Scholz zum Antrittsbesuch in Athen Wie Griechenland in der Energiekrise helfen soll
Bundeskanzler Olaf Scholz ist heute zu Gast in Athen. Dabei stehen zwei Themen im Vordergrund: Energie und Verteidigung. In beiden Bereichen könnte Griechenland künftig eine tragende Rolle zukommen.
In Süddeutschland und auch in Österreich gebe es einen großen Bedarf an grüner Energie und auch wenn es keine leichte Aufgabe sei: Griechenland könne diese Energie liefern, so Konstantinos Skrekas, griechischer Energieminister, vergangene Woche auf einer Fachkonferenz in Athen. Dafür müsste eine Leitung durch Albanien und andere Balkanländer gebaut werden.
Ein ambitioniertes Projekt, das viele noch vor einem Jahr als reines Wunschdenken abgetan hätten. Doch mittlerweile scheint so ein Vorhaben durchaus realisierbar, meint Kostas Lavdas Politikwissenschaftler an der Panteion Universität in Athen: "Die russische Aggression gegen die Ukraine hatte zweifellos eine Reihe unbeabsichtigter Folgen. Und eine dieser unbeabsichtigten Folgen war eine Strategieänderung der europäischen Länder, insbesondere Deutschlands, in Bezug auf die Energieabhängigkeit. Und Griechenland wird zu einem wichtigeren Knotenpunkt für Europas als Ganzes werden, denke ich."
Gaslieferungen aus Russland ersetzen
Bis zum Jahr 2030 will Griechenland 70 Prozent seines Stromverbrauchs über erneuerbare Energien decken. Außerdem sind Unterwasserleitungen aus Ägypten und Israel geplant, die Strom aus Sonnenenergie über Zypern nach Griechenland transportieren sollen.

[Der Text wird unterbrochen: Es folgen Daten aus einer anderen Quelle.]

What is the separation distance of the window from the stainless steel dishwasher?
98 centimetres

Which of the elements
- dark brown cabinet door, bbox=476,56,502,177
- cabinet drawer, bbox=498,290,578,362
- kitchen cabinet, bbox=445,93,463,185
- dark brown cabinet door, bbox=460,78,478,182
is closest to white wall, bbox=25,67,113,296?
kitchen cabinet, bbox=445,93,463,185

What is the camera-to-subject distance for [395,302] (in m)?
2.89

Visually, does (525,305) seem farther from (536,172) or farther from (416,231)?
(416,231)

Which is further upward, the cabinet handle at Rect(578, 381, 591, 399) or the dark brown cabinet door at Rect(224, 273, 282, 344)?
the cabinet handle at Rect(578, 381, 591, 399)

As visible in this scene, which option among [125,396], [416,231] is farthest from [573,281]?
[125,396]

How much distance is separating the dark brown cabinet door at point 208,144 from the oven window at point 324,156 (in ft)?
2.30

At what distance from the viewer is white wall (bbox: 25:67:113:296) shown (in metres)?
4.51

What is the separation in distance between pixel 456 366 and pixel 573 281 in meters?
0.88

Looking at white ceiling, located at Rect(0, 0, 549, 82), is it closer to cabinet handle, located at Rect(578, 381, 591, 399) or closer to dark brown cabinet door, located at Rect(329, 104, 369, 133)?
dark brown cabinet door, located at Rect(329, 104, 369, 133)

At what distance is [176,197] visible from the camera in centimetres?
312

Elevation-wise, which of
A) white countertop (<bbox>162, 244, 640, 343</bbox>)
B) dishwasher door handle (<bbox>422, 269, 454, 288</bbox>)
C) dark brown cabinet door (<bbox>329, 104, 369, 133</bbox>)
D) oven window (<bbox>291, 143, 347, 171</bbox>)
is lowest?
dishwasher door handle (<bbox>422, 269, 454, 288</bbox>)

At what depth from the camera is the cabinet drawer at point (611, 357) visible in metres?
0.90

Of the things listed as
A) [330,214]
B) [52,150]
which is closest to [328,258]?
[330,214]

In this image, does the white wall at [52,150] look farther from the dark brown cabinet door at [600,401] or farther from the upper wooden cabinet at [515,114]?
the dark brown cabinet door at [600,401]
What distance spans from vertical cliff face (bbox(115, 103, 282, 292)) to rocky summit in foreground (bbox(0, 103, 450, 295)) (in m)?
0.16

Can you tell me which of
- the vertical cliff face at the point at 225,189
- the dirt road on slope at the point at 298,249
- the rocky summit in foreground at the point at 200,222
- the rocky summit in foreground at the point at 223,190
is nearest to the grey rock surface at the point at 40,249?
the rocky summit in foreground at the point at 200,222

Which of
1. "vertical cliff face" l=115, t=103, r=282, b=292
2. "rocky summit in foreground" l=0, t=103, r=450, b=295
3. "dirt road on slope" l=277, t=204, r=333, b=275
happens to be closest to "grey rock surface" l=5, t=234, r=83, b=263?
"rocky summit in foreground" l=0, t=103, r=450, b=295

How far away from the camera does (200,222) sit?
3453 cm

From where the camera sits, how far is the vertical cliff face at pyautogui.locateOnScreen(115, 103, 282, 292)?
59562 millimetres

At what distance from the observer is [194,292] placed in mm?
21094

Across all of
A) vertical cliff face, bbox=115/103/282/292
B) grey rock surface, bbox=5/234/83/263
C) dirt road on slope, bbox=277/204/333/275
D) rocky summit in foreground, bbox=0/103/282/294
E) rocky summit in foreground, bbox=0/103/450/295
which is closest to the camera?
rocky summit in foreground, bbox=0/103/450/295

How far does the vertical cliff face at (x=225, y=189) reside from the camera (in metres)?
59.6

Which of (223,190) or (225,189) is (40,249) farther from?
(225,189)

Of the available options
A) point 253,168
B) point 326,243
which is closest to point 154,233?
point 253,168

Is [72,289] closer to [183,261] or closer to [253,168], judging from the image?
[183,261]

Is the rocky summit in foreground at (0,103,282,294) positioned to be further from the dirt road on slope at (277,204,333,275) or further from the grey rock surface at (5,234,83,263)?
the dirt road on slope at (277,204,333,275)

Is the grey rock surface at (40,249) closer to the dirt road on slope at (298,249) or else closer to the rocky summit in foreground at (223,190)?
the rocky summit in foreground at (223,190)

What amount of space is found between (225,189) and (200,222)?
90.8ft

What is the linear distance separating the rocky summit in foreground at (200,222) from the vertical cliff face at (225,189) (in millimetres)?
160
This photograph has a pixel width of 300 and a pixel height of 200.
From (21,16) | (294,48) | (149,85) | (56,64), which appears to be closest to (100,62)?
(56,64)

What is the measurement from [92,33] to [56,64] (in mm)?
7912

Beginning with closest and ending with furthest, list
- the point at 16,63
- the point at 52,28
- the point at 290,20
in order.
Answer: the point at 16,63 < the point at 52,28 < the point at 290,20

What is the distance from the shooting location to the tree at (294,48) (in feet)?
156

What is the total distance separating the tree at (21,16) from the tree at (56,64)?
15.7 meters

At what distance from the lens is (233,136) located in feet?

Eine entscheidende Rolle soll zudem der nordgriechischen Hafenstadt Alexandroupoli bei den griechischen Energieplänen zukommen: Über den südlichen Gaskorridor - ein Verbund mehrerer Pipelines - gelangt Gas von Aserbaidschan über Georgien und die Türkei nach Griechenland. Von Alexandroupoli wiederum führt die Transadriatische Pipeline über Albanien nach Italien.
Außerdem entsteht in der Hafenstadt gerade ein Terminal für verflüssigtes Erdgas, LNG, das die Balkanregion versorgen soll. Und dann ist da noch ein Mega-Projekt, das eigentlich schon vom Tisch war. In diesem Zusammenhang werde die Eastmed-Pipeline wieder zu einer interessanten Möglichkeit, so Lavdas. "Es ist zwar nicht so, dass wir erwarten, dass sie sofort realisiert wird. Aber es ist eine Option, die aufgrund des Krieges in der Ukraine wieder in greifbare Nähe gerückt ist."
Die Eastmed-Pipeline sollte zunächst Erdgas, später Wasserstoff, aus dem Nahen Osten über Zypern und Kreta aufs griechische Festland und von da aus weiter nach Italien bringen. Lange gab es Zweifel an der Wirtschaftlichkeit des Vorhabens. Doch nun könnte Eastmed Europa helfen, die Gaslieferungen aus Russland zu ersetzen - so zumindest die Hoffnung.
Griechenland gewinnt an militärischer Bedeutung
Doch Griechenland wird nicht nur in Sachen Energie als Schnittstelle zwischen Europa, Asien und Afrika immer wichtiger, sondern auch militärisch: Vor allem die USA konzentrieren sich zunehmend auf Griechenland, so Politikwissenschaftler Lavdas: "Es besteht kein Zweifel daran, dass die ausgezeichneten bilateralen Beziehungen zwischen Griechenland und den Vereinigten Staaten in den letzten Jahren noch besser geworden sind. Griechenland hat in einer Reihe von Fragen konsequent eine Pro-NATO-Position eingenommen, nicht nur nach der russischen Invasion in der Ukraine, sondern auch schon vorher, zum Beispiel in Bezug auf die Rolle des westlichen Balkans innerhalb der europäischen Familie."
Doch das ist nicht der einzige Grund für das aktuell besonders gute Verhältnis: Schon seit längerem werden in den USA Vorwürfe laut, dass in der östlichen Mittelmeerregion die Türkei kein verlässlicher Partner mehr sei. Griechenland positioniert sich hier als vertrauenswürde Alternative.